** Given request **
Answer these about the forum thread on homeomorphisms, one per line:
1. Which book, volume and edition is the exercise taken from?
2. What topology did jem05 first plan to put on the vector space?
3. What two bases of a 1-dimensional space does rasmhop use to show that the strict reading of "basis-independent" is impossible?

# Homeomorphism (defining a chart)

jem05
hello,
im trying to get a homeomorphism between a n-dim vector space and R^n that is independent of the basis. (im actually defining a C \infinity structure on V)
since i want a homeomorphism, i know i should define a topology on my vector space, which is the norm, since that would be independent of the basis.
but i cant move forward from there.
any ideas?
btw im fine with a homeom. btw a 1-dim vector space and R since i can write v in V as v1 + v2 + ... + vn where each vi is a vector in 1-dim vector space.
thank you.

## Answers and Replies

Homework Helper
Gold Member
Why do you insist that the homeo be basis-independant if your goal is simply to be a smooth structure on V?

jem05
well because this is the question, to find a basis independent homeomorphism, ofcourse, since the basis- dependent one is trivial,...
im working on sth actually, i'll post it up when it's done, take your opinion about it.
still open though for suggestions.

Homework Helper
Gold Member
What is the precise statement of the question you're working on?

If you're trying to construct a basis independant smooth structure on V, this does not imply finding a basis-independant homeo. from V to R^n (which I would be surprised is possible).

rasmhop
Maybe I'm misunderstanding what you mean by basis-independent, but couldn't you just choose some basis $e_1,\ldots,e_n \in V$ beforehand and define the homeomorphism in terms of that in the obvious way, and then show that it is actually independent of the basis?

For instance in the 1-dimensional case couldn't you just choose a non-zero element $e \in V$ and then define $f : V \to R^1$ by $f(\lambda e) = \lambda$ for $\lambda \in \mathbb{R}$. Then given another non-zero element $e' \in V$ if $xe' = ye$, then you would have,
$$f(xe') =f(ye)$$

I'm sorry if I'm being obtuse, but can you state what it means for a homeomorphism to be basis-independent because I feel like I'm missing something?

The only other definition I could imagine would be is that if $\{e_1,\ldots,e_n\}$ and $\{e_1',\ldots,e_n'\}$ are bases of V, then $f(\sum x_i e_i) = f(\sum x_i e_i')$ for all $x_1,\ldots,x_n \in \mathbb{R}$. However this is clearly impossible since given a basis {e} of a 1-dimensional vector space, {2e} is also a basis, but different. Yet we would have f(e) = f(2e) which contradicts that f is injective.

Homework Helper
Gold Member
"Basis-independant" here mean that there is a "natural recipe" to assign to a generic vector space V a homeomorhism btw V ans R^n, without picking out a specific basis for V and R^n.

In your 1-dimensional example, the first step in the recipe for defining f it to chose a nonzero element e in V (i.e. a basis). This disqualifies your recipe as being "natural" or "basis-independant".

jem05
ok, im failing to do that,..
the question im working on is from spivak, volume 1, 3rd edition:
let V be an n-dim vector space (n: finite) over R.
define a C^infinity structure on V and a homeomorphism between TV and VxV which is independent of the choice of bases.

maybe im not grasping the question right, i dont know because everything im doing, im getting a tiopology on V that is basis independent but my homeomorphism is not.

** Supplied records **

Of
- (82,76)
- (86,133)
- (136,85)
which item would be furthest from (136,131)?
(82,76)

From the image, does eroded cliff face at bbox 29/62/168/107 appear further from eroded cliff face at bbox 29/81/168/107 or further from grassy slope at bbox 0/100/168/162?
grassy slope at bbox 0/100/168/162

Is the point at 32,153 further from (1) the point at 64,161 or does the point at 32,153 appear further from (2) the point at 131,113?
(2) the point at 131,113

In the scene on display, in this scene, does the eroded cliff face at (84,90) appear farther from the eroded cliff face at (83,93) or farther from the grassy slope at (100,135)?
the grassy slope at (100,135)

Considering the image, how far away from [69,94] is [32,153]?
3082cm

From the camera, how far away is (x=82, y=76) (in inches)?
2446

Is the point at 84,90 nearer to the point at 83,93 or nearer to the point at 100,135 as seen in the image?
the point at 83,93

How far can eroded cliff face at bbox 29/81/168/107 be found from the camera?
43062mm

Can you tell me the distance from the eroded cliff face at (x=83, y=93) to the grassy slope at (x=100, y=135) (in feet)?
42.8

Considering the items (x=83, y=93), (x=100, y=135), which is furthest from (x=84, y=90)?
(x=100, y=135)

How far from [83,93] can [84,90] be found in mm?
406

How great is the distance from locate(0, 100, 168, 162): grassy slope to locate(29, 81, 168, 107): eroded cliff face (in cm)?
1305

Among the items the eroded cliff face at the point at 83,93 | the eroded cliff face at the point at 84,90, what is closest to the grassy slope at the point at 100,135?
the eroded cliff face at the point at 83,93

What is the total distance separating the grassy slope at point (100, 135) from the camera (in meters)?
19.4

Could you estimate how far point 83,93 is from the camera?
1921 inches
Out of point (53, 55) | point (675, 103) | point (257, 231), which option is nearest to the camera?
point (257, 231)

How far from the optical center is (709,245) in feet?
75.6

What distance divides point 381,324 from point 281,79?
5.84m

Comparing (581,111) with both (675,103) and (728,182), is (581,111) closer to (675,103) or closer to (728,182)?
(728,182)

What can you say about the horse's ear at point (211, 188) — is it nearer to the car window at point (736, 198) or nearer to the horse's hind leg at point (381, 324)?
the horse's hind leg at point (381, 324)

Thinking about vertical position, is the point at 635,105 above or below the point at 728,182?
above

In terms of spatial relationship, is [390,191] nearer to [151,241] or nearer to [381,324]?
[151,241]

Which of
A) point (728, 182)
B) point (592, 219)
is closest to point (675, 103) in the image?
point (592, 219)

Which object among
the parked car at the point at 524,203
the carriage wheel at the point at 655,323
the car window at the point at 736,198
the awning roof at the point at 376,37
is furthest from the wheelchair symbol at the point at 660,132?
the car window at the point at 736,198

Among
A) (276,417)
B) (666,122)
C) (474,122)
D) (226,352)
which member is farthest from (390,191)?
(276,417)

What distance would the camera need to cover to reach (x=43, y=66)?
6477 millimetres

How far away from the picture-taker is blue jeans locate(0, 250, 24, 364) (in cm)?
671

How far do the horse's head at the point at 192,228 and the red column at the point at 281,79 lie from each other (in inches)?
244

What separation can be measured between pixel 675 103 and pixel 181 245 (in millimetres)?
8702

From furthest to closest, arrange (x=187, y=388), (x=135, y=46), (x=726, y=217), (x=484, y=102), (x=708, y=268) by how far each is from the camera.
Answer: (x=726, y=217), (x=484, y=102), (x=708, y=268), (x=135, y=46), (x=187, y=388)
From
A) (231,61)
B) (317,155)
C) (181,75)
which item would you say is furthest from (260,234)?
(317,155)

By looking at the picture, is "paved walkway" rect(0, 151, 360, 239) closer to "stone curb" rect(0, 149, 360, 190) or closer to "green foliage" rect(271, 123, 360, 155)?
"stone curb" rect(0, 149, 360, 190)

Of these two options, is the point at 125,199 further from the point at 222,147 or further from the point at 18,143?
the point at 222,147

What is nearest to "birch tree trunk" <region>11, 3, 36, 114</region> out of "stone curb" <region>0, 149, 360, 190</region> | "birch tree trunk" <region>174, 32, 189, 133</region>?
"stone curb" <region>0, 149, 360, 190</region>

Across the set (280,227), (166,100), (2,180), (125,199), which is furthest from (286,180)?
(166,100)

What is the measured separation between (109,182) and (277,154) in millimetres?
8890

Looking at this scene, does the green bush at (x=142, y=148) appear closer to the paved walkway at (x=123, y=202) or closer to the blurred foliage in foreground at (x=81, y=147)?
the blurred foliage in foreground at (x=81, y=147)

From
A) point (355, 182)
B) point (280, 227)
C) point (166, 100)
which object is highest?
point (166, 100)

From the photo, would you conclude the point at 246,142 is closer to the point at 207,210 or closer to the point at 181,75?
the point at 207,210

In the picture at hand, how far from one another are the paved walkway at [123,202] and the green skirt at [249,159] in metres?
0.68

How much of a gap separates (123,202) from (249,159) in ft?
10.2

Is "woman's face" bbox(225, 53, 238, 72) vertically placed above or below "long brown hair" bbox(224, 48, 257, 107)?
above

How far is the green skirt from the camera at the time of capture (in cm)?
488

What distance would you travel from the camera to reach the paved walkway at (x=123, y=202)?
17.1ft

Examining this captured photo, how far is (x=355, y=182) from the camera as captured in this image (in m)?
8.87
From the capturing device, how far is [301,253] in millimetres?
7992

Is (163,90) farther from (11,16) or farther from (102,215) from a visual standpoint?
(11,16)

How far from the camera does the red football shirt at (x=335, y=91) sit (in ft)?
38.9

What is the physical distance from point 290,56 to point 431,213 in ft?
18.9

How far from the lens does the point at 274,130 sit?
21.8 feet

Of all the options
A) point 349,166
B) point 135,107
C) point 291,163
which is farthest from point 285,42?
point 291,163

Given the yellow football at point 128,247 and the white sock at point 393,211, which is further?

** Answer to this exercise **
1. Spivak, volume 1, 3rd edition.
2. The topology given by the norm.
3. {e} and {2e}.